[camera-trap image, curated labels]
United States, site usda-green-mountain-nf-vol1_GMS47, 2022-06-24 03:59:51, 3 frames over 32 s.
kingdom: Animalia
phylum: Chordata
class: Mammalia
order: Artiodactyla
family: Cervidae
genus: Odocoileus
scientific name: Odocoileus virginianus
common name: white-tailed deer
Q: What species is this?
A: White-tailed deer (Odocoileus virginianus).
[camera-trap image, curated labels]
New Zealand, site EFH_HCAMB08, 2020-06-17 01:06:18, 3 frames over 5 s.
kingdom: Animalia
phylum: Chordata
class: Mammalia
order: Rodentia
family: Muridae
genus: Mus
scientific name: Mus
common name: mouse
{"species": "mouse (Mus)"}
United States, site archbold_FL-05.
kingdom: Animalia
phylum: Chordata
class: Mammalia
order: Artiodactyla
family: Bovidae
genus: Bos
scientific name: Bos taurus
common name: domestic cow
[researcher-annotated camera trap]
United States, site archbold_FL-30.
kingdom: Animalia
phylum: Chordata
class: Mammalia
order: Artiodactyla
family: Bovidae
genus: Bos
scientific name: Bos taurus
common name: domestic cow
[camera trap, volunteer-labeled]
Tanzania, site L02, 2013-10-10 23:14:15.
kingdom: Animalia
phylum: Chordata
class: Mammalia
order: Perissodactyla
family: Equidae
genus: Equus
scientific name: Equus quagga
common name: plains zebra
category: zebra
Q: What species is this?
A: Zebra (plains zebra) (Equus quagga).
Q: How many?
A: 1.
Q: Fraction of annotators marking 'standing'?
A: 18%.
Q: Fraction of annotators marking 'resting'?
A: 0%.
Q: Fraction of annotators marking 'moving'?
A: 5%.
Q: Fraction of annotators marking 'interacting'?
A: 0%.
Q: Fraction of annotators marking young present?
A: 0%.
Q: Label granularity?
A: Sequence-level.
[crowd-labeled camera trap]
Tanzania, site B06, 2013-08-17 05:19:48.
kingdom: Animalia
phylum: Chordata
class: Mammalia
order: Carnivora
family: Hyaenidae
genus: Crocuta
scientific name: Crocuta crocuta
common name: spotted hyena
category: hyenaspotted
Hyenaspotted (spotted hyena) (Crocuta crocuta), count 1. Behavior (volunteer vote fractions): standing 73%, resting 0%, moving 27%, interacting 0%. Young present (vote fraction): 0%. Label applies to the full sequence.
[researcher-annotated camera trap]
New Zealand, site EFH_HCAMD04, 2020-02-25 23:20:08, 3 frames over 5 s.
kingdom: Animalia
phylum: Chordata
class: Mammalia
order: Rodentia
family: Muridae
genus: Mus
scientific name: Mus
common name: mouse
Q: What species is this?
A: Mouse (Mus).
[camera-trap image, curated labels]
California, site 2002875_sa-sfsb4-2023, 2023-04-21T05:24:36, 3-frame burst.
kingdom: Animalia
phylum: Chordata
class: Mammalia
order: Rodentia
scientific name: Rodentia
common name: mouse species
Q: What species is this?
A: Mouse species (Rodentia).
━━━━━━━━━━━━━━━━━━━━
Work task :: Your response should consist of the full listing, repeated exactly.

Completed task ::
[camera-trap image, curated labels]
United States, site usda-green-mountain-nf-vol1_GMS47, 2022-06-24 03:59:51, 3 frames over 32 s.
kingdom: Animalia
phylum: Chordata
class: Mammalia
order: Artiodactyla
family: Cervidae
genus: Odocoileus
scientific name: Odocoileus virginianus
common name: white-tailed deer
Q: What species is this?
A: White-tailed deer (Odocoileus virginianus).
[camera-trap image, curated labels]
New Zealand, site EFH_HCAMB08, 2020-06-17 01:06:18, 3 frames over 5 s.
kingdom: Animalia
phylum: Chordata
class: Mammalia
order: Rodentia
family: Muridae
genus: Mus
scientific name: Mus
common name: mouse
{"species": "mouse (Mus)"}
United States, site archbold_FL-05.
kingdom: Animalia
phylum: Chordata
class: Mammalia
order: Artiodactyla
family: Bovidae
genus: Bos
scientific name: Bos taurus
common name: domestic cow
[researcher-annotated camera trap]
United States, site archbold_FL-30.
kingdom: Animalia
phylum: Chordata
class: Mammalia
order: Artiodactyla
family: Bovidae
genus: Bos
scientific name: Bos taurus
common name: domestic cow
[camera trap, volunteer-labeled]
Tanzania, site L02, 2013-10-10 23:14:15.
kingdom: Animalia
phylum: Chordata
class: Mammalia
order: Perissodactyla
family: Equidae
genus: Equus
scientific name: Equus quagga
common name: plains zebra
category: zebra
Q: What species is this?
A: Zebra (plains zebra) (Equus quagga).
Q: How many?
A: 1.
Q: Fraction of annotators marking 'standing'?
A: 18%.
Q: Fraction of annotators marking 'resting'?
A: 0%.
Q: Fraction of annotators marking 'moving'?
A: 5%.
Q: Fraction of annotators marking 'interacting'?
A: 0%.
Q: Fraction of annotators marking young present?
A: 0%.
Q: Label granularity?
A: Sequence-level.
[crowd-labeled camera trap]
Tanzania, site B06, 2013-08-17 05:19:48.
kingdom: Animalia
phylum: Chordata
class: Mammalia
order: Carnivora
family: Hyaenidae
genus: Crocuta
scientific name: Crocuta crocuta
common name: spotted hyena
category: hyenaspotted
Hyenaspotted (spotted hyena) (Crocuta crocuta), count 1. Behavior (volunteer vote fractions): standing 73%, resting 0%, moving 27%, interacting 0%. Young present (vote fraction): 0%. Label applies to the full sequence.
[researcher-annotated camera trap]
New Zealand, site EFH_HCAMD04, 2020-02-25 23:20:08, 3 frames over 5 s.
kingdom: Animalia
phylum: Chordata
class: Mammalia
order: Rodentia
family: Muridae
genus: Mus
scientific name: Mus
common name: mouse
Q: What species is this?
A: Mouse (Mus).
[camera-trap image, curated labels]
California, site 2002875_sa-sfsb4-2023, 2023-04-21T05:24:36, 3-frame burst.
kingdom: Animalia
phylum: Chordata
class: Mammalia
order: Rodentia
scientific name: Rodentia
common name: mouse species
Q: What species is this?
A: Mouse species (Rodentia).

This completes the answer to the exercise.